* [Required work]
1. Please write out the part of the racket patent claims from "5. The implement" up to and including "90 degree intervals.".
2. In claim 8 of the racket patent claims, at what angle does the grip portion's longitudinal axis intersect the implement's axis of longitudinal equilibrium?

* [Passage]
[Start of section]
3. The implement defined in claim 2 wherein said grip center coincides with the intersection of the equilibrium axis of said implement and the longitudinal axis of said grip portion.

4. The implement defined in claim 2 wherein the center of gravity of said head assembly and the grip center lie substantially on the axis of longitudinal equilibrium of said implement.

5. The implement defined in claim 2 wherein the center of gravity of said head assembly, the center of gravity of said implement, and the grip center lie substantially on the axis of longitudinal equilibrium of said implement.

6. The implement defined in claim 1 wherein the grip portion of said handle assembly includes three bulbous projections about the periphery thereof about which a user's hand is adapted to be positioned, said bulbous projections being circumferentially spaced about said periphery at approximately 90 degree intervals.

7. The implement defined in claim 6 wherein the grip portion of said handle assembly includes a substantially flat surface on one side thereof, said substantially flat surface being circumferentially located about the periphery of said grip portion substantially opposite one of said bulbous portions, said substantially flat surface being located on the bottom portion of said grip portion when the planar surface of said head assembly is oriented in a generally vertical plane.

8. The implement defined in claim 1 wherein said handle assembly is operatively connected to said implement head so that the longitudinal axis of said grip portion also intersects the axis of longitudinal equilibrium of said implement at an angle of approximately 4 to 12 degrees in a plane perpendicular to the plane of the planar surface of said head assembly.

9. A hand-held racket for use in playing the game of tennis and the like, said racket having an axis of longitudinal equilibrium and comprising a racket head and a handle assembly operatively connected thereto, said racket head including a generally planar stringing surface adaptable for striking a ball, said handle assembly including a grip portion adaptable to be grasped by the hand of a user, said grip portion including at least three bulbous projections about the periphery thereof about which a user's hand is adapted to be positioned, said bulbous projections being circumferentially spaced about said periphery at approximately 90 degree intervals, said grip portion having opposite ends and including a central point defined as the grip center located intermediate said opposite ends about which a user's hand is positioned when grasping said grip portion, said grip portion having a longitudinal axis which intersects the axis of longitudinal equilibrium of said racket at an angle of approximately 9.5 to 17.5 degrees in the plane of the stringing surface of said racket head, said grip center coinciding with the intersection of the longitudinal axis of said grip portion and the equilibrium axis of said racket, the center of gravity of said racket head lying substantially on the axis of longitudinal equilibrium of said racket.

10. The racket defined in claim 9 wherein the center of gravity of said racket and the center of gravity of said racket head lie substantially on the axis of longitudinal equilibrium of said racket.

11. The racket defined in claim 9 wherein the grip portion of said handle assembly is of a variable cross-sectional shape.

12. In a racket for use in playing the game of tennis and the like, said racket having an axis of longitudinal equilibrium and including a racket head, a throat portion located adjacent said racket head at one end portion thereof, a racket handle operatively connected to said throat portion and adaptable to be grasped by the hand of a user, said racket head including a generally planar surface for striking a ball, the improvement comprising said racket handle including three bulbous surface portions protruding outwardly about the periphery thereof, said three bulbous portions being spaced at approximately 90 degree intervals about said periphery, a non-bulbous surface portion connecting two of said bulbous portions and being positioned opposite said third bulbous portion, each of said bulbous portions and said non-bulbous portion being adaptable to be positioned in four different locations in a user's hand to accommodate different racket strokes encountered during the course of play, said racket handle including a grip portion havng a longitudinal axis which intersects the axis of longitudinal equilibrium of said racket at an angle of approximately 9.5 to 17.5 degrees in the plane of said racket head.
[End of section]
* [Information provided]
[Start of section]
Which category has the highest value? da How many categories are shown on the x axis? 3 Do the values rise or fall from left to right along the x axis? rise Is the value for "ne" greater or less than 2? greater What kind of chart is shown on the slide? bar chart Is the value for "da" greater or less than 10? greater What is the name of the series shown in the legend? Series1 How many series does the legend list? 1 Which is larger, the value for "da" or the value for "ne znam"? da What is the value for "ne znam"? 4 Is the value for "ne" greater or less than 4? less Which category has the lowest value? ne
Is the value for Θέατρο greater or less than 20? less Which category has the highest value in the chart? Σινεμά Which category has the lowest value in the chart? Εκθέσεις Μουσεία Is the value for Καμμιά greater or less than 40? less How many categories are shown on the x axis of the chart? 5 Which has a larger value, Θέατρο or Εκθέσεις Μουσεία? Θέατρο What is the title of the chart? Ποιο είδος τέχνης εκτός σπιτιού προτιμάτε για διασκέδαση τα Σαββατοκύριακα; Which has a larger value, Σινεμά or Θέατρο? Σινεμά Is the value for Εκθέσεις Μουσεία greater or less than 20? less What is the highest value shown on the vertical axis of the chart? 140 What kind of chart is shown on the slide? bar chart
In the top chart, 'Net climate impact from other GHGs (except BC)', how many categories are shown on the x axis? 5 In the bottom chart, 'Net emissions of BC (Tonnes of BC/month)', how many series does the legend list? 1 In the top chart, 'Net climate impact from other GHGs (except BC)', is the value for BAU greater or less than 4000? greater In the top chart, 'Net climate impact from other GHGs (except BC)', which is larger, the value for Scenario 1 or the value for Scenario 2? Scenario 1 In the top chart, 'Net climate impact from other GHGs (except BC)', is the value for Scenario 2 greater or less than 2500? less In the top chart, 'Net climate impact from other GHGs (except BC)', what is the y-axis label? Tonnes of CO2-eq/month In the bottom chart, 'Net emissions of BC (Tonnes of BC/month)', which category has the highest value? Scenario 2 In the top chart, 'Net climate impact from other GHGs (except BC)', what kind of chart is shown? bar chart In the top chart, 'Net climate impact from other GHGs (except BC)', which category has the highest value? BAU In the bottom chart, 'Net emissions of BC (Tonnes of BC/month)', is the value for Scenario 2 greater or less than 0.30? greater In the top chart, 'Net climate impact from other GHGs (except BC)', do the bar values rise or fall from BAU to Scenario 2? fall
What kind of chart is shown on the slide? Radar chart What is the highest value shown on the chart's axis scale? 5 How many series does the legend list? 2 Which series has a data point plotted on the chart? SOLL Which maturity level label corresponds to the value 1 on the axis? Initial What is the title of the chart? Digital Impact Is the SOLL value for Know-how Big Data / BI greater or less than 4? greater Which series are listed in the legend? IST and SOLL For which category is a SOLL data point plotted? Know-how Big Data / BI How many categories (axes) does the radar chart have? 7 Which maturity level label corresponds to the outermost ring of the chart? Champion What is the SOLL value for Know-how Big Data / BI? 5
[End of section]
* [Expected results]
1.
5. The implement defined in claim 2 wherein the center of gravity of said head assembly, the center of gravity of said implement, and the grip center lie substantially on the axis of longitudinal equilibrium of said implement.

6. The implement defined in claim 1 wherein the grip portion of said handle assembly includes three bulbous projections about the periphery thereof about which a user's hand is adapted to be positioned, said bulbous projections being circumferentially spaced about said periphery at approximately 90 degree intervals.

2. Approximately 4 to 12 degrees, in a plane perpendicular to the plane of the head assembly's planar surface.